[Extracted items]
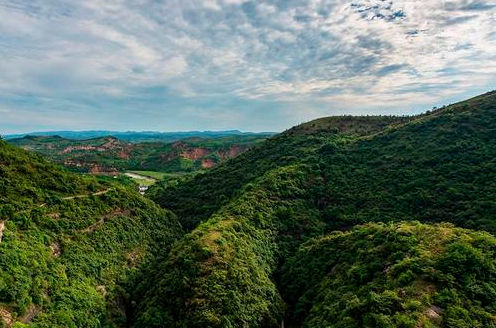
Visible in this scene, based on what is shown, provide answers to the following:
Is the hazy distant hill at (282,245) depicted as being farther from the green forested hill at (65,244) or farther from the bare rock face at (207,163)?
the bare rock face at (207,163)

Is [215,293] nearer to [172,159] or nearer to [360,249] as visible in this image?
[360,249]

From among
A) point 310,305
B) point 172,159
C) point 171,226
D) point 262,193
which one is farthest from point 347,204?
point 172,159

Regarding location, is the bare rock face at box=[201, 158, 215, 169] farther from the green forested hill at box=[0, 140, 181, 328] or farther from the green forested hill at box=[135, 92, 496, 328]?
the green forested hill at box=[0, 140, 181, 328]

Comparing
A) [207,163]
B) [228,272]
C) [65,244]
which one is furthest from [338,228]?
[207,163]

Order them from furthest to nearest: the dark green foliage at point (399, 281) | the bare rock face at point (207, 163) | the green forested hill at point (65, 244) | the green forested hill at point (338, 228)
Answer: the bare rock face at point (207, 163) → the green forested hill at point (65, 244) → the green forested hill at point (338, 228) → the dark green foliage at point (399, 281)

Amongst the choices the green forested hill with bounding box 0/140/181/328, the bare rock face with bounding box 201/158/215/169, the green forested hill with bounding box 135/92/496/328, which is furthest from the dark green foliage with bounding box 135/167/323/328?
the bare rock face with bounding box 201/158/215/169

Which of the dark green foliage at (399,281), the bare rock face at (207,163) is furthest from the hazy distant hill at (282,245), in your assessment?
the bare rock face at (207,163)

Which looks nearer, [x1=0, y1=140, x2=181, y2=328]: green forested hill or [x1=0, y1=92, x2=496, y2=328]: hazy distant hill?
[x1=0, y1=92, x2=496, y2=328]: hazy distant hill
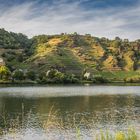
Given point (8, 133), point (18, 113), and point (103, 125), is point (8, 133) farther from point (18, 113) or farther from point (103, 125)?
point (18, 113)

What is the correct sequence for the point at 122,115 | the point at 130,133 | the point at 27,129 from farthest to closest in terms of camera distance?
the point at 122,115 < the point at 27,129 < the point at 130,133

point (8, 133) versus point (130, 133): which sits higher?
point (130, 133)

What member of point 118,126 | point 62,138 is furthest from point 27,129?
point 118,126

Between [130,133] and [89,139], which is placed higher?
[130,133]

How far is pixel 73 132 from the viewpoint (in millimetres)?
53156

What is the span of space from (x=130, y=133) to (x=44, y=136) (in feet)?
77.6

* * *

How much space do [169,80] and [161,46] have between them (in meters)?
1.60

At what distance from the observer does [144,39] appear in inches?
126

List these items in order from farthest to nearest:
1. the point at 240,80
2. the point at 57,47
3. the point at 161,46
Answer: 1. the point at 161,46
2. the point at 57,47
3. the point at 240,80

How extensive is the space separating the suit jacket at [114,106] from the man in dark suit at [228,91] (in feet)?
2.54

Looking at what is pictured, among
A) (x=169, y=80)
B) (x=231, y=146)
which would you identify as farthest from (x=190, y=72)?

(EXERCISE DESCRIPTION) Please recast the lines from the one containing "At what distance" up to and including the one containing "3. the point at 240,80" as a Markdown table with the columns Row and Line. Number each row and leave out blank lines.

(RESULT FOR THIS TASK)
| Row | Line |
|---|---|
| 1 | At what distance from the observer does [144,39] appear in inches? |
| 2 | 126 |
| 3 | List these items in order from farthest to nearest: |
| 4 | 1. the point at 240,80 |
| 5 | 2. the point at 57,47 |
| 6 | 3. the point at 161,46 |
| 7 | Answer: 1. the point at 161,46 |
| 8 | 2. the point at 57,47 |
| 9 | 3. the point at 240,80 |